Look at it this way – the likes of Michael Bisping and Nate Diaz have competed in some of the UFC’s biggest bouts in recent memory, but are either of these two anywhere near the most talented fighters in the promotion? Absolutely not.
Nunes’ last outing against Valentina Shevchenko, in 2017, was another damp squib, even more so than the Pennington procession. As Nunes picked her spots on her way to a decision triumph, the pair danced, feinted and stared at each other intently without pulling the trigger. It was one the most disappointing fights of the year and made a mockery of the rivals’ pre-fight barbs and jabbering.
It’s now down to Nunes to springboard to the next level. We’ve seen how she can break women down at range and finish with authority – just look at the Rousey demolition – but fans, media and UFC brass may demand those kind of fireworks once more from the Salvador-born champion.
A bout with Cyborg would be the most exciting option and perhaps more crucially, the most lucrative. ‘The Lioness’ is renowned in Vegas and Cyborg is the darling of Brazil, so the compatriots could garner an avalanche of interest in either of those locations. However, Nunes failed to add to calls for that showdown with her post-fight comments on Saturday.
As Jon Anik asked Amanda about her next challenge, Nunes dropped the ball and chose to list an endless rundown of thanks to training partners, family members and close friends. That’s all well and good – fighting is a personal and demanding profession – but Nunes could use a few marketing lessons. Moreover, when asked about Cyborg in the post-fight press conference, Nunes instead talked up a meeting with compatriot Ketlen Vieira, again missing a chance to develop her brand.

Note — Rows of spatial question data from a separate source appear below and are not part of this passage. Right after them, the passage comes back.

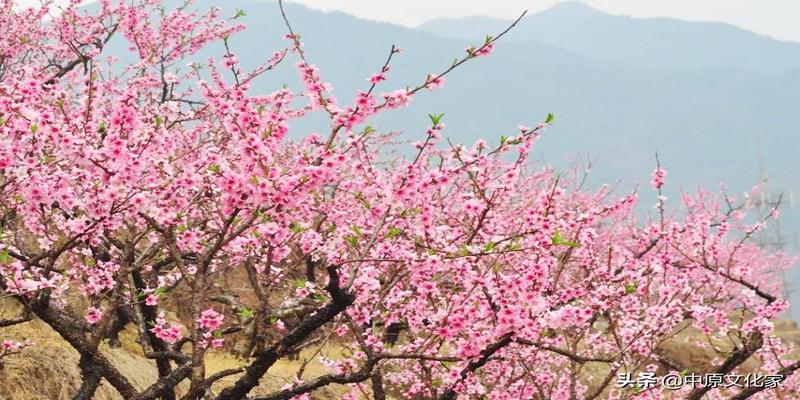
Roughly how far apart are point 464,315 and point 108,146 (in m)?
2.87

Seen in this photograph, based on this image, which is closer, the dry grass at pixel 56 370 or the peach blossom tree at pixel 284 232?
the peach blossom tree at pixel 284 232

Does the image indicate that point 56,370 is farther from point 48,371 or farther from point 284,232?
point 284,232

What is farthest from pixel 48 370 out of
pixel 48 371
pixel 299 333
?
pixel 299 333

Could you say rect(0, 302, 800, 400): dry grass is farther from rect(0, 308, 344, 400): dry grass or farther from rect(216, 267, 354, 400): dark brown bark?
rect(216, 267, 354, 400): dark brown bark

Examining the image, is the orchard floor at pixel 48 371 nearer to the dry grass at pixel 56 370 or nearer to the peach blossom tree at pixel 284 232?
the dry grass at pixel 56 370

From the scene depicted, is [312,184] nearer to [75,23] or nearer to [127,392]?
[127,392]

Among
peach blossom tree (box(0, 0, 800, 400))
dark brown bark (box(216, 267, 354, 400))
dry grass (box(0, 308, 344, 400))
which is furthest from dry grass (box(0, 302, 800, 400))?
dark brown bark (box(216, 267, 354, 400))

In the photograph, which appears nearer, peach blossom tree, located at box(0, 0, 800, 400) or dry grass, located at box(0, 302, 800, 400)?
peach blossom tree, located at box(0, 0, 800, 400)

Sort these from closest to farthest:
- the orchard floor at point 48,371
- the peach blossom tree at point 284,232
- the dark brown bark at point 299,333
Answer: the peach blossom tree at point 284,232, the dark brown bark at point 299,333, the orchard floor at point 48,371

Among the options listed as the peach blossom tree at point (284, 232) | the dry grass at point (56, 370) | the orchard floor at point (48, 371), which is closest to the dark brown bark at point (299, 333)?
the peach blossom tree at point (284, 232)

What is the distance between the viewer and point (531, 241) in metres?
5.49

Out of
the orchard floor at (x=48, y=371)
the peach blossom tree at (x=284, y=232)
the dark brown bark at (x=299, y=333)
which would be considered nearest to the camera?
the peach blossom tree at (x=284, y=232)

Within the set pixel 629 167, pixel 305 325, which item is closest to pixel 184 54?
pixel 305 325

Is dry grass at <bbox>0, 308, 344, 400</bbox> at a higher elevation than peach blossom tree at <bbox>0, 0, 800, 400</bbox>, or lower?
lower
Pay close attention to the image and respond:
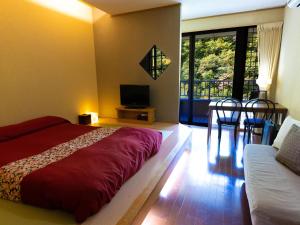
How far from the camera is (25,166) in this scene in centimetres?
174

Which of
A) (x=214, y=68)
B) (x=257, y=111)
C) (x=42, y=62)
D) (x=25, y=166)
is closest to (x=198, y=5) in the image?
(x=214, y=68)

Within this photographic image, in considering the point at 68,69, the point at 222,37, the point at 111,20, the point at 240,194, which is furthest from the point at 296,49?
the point at 68,69

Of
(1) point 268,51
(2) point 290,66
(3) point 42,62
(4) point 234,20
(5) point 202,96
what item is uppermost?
(4) point 234,20

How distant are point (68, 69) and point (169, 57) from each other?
6.90ft

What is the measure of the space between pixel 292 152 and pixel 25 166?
2.44 m

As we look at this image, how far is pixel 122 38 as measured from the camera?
4.57 m

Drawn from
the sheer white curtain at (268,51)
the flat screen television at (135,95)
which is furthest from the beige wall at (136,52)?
the sheer white curtain at (268,51)

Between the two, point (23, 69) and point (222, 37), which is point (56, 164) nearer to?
point (23, 69)

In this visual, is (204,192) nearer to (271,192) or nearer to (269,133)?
(271,192)

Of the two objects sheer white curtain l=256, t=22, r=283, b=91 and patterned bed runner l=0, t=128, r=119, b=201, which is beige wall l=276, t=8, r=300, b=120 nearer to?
sheer white curtain l=256, t=22, r=283, b=91

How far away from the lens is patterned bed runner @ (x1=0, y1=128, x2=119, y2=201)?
63.9 inches

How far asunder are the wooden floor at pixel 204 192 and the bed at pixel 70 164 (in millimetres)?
445

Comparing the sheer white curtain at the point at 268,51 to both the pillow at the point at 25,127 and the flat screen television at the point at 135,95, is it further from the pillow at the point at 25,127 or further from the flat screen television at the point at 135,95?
the pillow at the point at 25,127

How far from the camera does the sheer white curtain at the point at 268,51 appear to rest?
12.7 ft
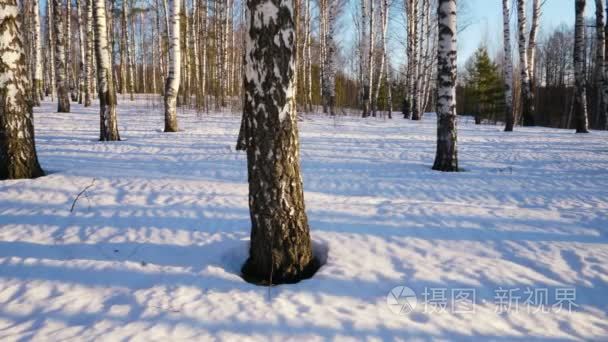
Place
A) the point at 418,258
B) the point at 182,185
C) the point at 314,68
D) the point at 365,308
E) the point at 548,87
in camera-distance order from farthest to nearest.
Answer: the point at 548,87 < the point at 314,68 < the point at 182,185 < the point at 418,258 < the point at 365,308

To be fair to Nunes, she’s cleared out her weight class and left the likes of Shevchenko and de Randamie scampering to other divisions. Nunes might not have the physical capabilities to trouble Cyborg but with little competition at 135lbs for the moment, she should jump at the Cyborg fight in order to at last build her profile, line her pockets and drive interest in her career once more.